Nevertheless, Parillon said one would still have to “tip your hats off” to the Warriors as they were the more “hungry and experienced team” and it showed.
As for Curry being named the Bill Russell NBA Finals Most Valuable Player, Parillon said it was well deserved.
“I would say of the 4 championship, this was the one Curry earned his full paycheck. He willed his team and was the dominant player in the series. This was a plus to his resume as most NBA greats are in the finals MVP club.”
Curry ended with averages of 31.2 points, 6.0 rebounds, 5.0 assists and 2.00 steals in 37.5 minutes per game in The Finals. He is the seventh player in NBA history to have at least four NBA titles and two Most Valuable Player awards, joining Kareem Abdul-Jabbar, Michael Jordan, Bill Russell, LeBron James, Magic Johnson and Tim Duncan.
Cheering on the Warriors thousands of miles away was former US Virgin Islands (USVI) National Player Jason A. Edwin, who also played professional basketball.
“I was rooting for the Warriors the whole time. I didn’t get caught up in all the hype when Celtics won Game One. I thought that was just the long rest that the Warriors had going into the Finals because they ended their series a couple of days before the Celtics did, so the Celtics came into the game a little more sharp and game ready.

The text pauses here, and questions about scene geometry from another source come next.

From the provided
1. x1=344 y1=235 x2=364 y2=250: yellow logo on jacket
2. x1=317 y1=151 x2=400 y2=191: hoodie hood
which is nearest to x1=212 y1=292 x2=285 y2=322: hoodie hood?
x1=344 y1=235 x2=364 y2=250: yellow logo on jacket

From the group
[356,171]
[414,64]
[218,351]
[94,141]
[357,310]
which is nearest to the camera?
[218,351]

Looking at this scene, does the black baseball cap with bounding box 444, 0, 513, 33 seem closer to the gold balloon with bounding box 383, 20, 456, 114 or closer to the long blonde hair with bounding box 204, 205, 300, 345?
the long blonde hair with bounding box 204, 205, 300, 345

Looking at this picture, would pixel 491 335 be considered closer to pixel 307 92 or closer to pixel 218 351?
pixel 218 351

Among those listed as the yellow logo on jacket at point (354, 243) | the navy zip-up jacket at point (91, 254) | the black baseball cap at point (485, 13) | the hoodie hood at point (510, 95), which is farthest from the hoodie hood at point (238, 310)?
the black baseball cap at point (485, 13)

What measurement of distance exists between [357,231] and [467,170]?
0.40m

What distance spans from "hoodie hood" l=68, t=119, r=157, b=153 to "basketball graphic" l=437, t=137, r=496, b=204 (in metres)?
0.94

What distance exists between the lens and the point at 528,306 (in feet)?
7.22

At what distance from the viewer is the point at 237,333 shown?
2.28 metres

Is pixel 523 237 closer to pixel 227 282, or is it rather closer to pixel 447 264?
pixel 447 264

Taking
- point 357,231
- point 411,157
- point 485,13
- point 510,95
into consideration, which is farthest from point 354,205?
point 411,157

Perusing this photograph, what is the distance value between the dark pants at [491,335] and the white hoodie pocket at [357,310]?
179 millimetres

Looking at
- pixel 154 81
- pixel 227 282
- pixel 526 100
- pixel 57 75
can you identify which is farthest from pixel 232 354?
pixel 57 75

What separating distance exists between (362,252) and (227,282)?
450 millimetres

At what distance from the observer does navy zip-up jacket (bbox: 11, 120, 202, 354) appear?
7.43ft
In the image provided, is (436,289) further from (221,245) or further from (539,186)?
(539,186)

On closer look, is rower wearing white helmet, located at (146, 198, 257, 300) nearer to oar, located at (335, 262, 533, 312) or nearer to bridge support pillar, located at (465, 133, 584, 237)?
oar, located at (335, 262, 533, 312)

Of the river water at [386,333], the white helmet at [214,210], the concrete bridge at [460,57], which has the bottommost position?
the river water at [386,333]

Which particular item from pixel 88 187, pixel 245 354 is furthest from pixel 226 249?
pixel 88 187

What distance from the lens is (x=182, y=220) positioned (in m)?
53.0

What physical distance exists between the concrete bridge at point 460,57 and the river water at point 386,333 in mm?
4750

The public got all carried away with that Game One result, but I knew the Warriors were the better team, hungrier team and they showed last night.
Mr Edwin also pointed out a very important historical fact about that game that some sports pundits missed.
“If you look at the date, June 16th, in 2015 it was the same scenario going into Cleveland when the warriors played the Cleveland Cavaliers and they won the championship that year. So the same date was last night, June 16th, going into an opponent’s home court again and I knew that the outcome was going to be the same. So that was one of the things I thought was interesting to follow with the matchups.”
Edwin also said he thought Boston were worthy opponents, but the Warriors were “a better-oiled team, will prepared, well-rested, well-coached, more experienced, all the things that highlight and contribute to a championship team.”
The Warriors are the 15th team among the four major professional sports (NBA, NFL, MLB, NHL), and first Bay Area franchise, to win at least four championships in eight years, joining the National Basketball Association’s Boston Celtics (four times), Los Angeles Lakers (three times), Chicago Bulls (once), the National Football League’s Green Bay Packers (twice), Pittsburgh Steelers (once) and Chicago Bears (once), the Major League Baseball’s New York Yankees (eight times), Boston Red Sox (once), the National Hockey League’s Montreal Canadiens (eight times), Toronto Maple Leafs (three times), Edmonton Oilers (once), New York Islanders (once), Detroit Red Wings (once), Ottowa Senators (once).
MVP Stephen Curry drives past Jayson Tatum of the Celtics in the deciding Game 6 in Boston
Former national player and retired professional basketballer Steve E. Parillon, left, was not too impressed with the performance of Boston, while former National and Pro Player Jason A. Edwin, right, was rooting for Golden State.